A few small cholesterol studies looking at coconut oil were conducted decades ago in animals or a few men over short term and used hydrogenated coconut oil - any hydrogenated oil will increase cholesterol. Also, the diets were deficient in omega-3 fatty acids which can also increase cholesterol levels. There are studies of entire populations for whom coconut oil provides 1/3 to 2/3 of the diet showing that they were of normal height and weight, had normal blood pressure, triglycerides and cholesterol levels at all ages.
The committee surmises that people who eat saturated fats likely have other bad eating habits without any proof. These days, many, if not most, of the people who embrace coconut oil are likely embracing healthier foods as well and a healthier lifestyle in general and eating fish and/or taking omega-3 fats, which weren’t on the radar in the 1950s when the so-called “core studies” for this report were conducted.

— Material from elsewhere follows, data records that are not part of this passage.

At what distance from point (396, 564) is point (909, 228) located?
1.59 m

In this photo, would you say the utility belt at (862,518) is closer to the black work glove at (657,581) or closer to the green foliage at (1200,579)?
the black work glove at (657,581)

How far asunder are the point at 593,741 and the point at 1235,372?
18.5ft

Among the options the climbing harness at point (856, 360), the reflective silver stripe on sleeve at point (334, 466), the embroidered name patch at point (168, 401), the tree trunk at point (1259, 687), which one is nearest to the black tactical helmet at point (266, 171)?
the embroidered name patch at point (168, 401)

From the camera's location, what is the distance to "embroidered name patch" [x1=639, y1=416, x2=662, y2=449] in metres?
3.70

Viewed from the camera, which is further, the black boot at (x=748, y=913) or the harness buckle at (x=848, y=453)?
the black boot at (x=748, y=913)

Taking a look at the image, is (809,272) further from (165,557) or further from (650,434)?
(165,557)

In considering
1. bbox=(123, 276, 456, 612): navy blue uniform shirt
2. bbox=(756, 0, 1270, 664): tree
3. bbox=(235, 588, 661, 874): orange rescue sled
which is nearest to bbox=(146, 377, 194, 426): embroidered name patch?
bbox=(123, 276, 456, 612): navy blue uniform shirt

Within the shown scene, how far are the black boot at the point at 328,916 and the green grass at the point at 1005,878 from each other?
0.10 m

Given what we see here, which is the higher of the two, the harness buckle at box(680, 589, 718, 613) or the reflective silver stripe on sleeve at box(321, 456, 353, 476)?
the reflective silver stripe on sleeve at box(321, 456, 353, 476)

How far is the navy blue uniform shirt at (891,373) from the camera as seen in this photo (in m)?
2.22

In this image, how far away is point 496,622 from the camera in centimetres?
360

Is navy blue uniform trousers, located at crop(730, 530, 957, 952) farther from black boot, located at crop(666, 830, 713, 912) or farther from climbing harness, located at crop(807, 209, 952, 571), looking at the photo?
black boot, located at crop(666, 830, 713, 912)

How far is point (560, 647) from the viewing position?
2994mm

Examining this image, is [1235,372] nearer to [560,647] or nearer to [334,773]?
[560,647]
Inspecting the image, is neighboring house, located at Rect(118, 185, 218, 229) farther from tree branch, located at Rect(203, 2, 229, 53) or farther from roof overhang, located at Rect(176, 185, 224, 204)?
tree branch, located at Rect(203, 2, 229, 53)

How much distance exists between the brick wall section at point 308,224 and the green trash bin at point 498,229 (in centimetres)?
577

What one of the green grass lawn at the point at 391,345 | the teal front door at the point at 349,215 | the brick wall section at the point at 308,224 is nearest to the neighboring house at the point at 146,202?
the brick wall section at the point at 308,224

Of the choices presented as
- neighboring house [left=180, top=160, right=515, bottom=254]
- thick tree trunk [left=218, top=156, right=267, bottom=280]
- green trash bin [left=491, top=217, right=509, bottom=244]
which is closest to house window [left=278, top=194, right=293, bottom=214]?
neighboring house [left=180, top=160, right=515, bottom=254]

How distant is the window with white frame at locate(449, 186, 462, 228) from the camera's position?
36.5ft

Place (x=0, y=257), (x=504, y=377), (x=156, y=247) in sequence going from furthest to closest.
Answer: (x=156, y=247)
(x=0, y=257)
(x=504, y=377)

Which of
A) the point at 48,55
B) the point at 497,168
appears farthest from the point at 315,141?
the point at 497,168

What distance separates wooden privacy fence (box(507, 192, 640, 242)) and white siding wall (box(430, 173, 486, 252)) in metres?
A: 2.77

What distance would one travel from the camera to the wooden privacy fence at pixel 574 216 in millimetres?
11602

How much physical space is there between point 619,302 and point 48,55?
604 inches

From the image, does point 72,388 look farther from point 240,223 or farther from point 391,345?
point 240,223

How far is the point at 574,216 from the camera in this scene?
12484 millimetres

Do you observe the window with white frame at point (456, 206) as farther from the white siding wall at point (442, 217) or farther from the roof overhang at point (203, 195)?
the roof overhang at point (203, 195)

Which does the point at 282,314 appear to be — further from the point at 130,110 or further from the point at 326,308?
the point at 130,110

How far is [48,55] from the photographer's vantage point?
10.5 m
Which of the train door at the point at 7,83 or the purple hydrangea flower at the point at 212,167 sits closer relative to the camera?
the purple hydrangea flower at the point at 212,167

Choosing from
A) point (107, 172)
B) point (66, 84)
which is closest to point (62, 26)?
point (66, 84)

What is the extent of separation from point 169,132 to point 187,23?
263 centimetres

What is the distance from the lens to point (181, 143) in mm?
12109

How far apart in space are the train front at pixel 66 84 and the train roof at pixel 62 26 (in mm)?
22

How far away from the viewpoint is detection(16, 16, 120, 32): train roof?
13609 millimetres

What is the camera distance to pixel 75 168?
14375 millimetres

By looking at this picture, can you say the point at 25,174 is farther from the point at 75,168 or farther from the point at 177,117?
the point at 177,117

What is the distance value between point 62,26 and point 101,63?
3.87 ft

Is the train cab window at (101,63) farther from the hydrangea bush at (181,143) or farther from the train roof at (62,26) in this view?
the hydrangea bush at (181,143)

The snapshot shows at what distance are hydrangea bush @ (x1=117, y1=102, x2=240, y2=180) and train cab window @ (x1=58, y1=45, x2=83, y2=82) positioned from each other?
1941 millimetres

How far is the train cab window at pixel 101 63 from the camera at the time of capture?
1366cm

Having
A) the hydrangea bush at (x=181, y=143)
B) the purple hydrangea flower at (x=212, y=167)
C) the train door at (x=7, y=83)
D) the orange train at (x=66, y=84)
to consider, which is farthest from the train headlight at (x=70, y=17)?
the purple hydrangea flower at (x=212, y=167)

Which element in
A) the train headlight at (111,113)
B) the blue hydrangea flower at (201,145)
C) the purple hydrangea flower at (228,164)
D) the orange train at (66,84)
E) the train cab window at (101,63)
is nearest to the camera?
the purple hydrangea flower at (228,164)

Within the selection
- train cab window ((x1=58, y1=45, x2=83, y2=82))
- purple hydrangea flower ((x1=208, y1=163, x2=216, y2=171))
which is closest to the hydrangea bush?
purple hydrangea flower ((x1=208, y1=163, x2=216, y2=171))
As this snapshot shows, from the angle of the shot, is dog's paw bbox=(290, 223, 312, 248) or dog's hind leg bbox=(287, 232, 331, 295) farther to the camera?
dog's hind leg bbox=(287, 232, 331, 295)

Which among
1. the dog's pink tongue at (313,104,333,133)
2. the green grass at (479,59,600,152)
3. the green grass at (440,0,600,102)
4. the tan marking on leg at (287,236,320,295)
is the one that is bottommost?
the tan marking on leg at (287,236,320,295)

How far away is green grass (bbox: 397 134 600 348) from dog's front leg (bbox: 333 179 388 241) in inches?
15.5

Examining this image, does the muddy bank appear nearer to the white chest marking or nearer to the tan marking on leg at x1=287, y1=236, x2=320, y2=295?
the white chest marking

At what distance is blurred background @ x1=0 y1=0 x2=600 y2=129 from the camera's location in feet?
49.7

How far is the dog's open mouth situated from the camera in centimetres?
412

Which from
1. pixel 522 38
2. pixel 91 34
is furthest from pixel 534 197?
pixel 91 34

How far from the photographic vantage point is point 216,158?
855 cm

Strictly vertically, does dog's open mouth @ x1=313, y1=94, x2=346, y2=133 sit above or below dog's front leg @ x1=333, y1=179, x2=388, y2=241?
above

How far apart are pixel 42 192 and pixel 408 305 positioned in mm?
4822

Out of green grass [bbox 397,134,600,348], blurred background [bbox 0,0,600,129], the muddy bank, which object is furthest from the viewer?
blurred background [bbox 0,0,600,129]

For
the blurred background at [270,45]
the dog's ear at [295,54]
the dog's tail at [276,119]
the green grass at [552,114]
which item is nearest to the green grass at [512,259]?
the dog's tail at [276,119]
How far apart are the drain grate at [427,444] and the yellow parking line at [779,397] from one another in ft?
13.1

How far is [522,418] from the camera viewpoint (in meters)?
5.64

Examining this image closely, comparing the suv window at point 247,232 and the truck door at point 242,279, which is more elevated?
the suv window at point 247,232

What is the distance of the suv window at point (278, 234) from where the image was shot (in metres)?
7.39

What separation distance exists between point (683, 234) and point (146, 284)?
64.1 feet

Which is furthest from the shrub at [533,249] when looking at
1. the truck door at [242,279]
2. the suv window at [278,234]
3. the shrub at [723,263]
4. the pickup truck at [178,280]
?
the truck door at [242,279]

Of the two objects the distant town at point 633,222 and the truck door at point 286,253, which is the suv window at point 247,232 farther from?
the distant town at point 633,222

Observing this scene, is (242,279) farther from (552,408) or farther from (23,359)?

The folks in the AHA and other organizations who perpetuate these myths about coconut oil need to really do their homework and learn more about medium chain triglycerides and study the other beneficial effects of coconut oil, which they choose to ignore. The point that some people may benefit from eating more polyunsaturated fat in place of animal fat may be very valid. However, coconut oil is not animal fat and, nevertheless, the bottom line that came out of their lengthy report is that “coconut oil is bad for your heart”, which has now been perpetuated by media who jumped on this conclusion that is not even based on direct research of coconut oil and heart disease. This message has gone viral worldwide. The impact of this could take a devastating toll on the economies of countries that produce coconut oil, mostly made up of individual farmers and their families trying to make a living. These economies were devastated in the 1960s and have been slowly recovering from the initial similar AHA statement on saturated fats in 1961 based on the same four “core studies". It is irresponsible and unconscionable for this advisory committee to make such sweeping claims without direct proof that coconut oil causes heart disease.
The AHA advisory committee should consider the negative impact their report has already had on the communities on the other side of the world, and issue a clarification that there is no direct proof that coconut oil has a negative effect on the heart. Then the committee needs to figure out how to make the clarification statement go viral.